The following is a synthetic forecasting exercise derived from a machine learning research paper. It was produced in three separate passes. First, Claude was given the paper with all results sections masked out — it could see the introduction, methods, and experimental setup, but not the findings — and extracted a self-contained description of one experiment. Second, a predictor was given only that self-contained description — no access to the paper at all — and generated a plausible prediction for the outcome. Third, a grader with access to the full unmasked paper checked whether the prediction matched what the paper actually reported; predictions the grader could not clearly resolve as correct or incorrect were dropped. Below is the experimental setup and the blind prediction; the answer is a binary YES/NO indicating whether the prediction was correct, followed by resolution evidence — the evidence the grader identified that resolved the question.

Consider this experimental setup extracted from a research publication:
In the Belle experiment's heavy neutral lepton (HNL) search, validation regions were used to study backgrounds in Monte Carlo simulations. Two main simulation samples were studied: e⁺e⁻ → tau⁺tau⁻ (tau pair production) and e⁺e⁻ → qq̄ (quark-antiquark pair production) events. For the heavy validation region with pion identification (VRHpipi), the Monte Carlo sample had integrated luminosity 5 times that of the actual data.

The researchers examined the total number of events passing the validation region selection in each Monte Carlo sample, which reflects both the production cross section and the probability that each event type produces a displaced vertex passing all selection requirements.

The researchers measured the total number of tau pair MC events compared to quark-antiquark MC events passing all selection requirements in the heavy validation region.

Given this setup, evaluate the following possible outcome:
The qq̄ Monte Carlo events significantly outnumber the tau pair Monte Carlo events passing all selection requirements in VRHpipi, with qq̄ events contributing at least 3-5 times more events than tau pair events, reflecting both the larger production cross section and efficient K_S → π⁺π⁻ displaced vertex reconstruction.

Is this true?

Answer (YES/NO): NO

──────────────────────────────

* [Task details]: Print every line from the one that contains "The qq̄ Monte" to the end of the records, exactly as written, and nothing more.

* [Answer to this task]:
The qq̄ Monte Carlo events significantly outnumber the tau pair Monte Carlo events passing all selection requirements in VRHpipi, with qq̄ events contributing at least 3-5 times more events than tau pair events, reflecting both the larger production cross section and efficient K_S → π⁺π⁻ displaced vertex reconstruction.

Is this true?

Answer (YES/NO): NO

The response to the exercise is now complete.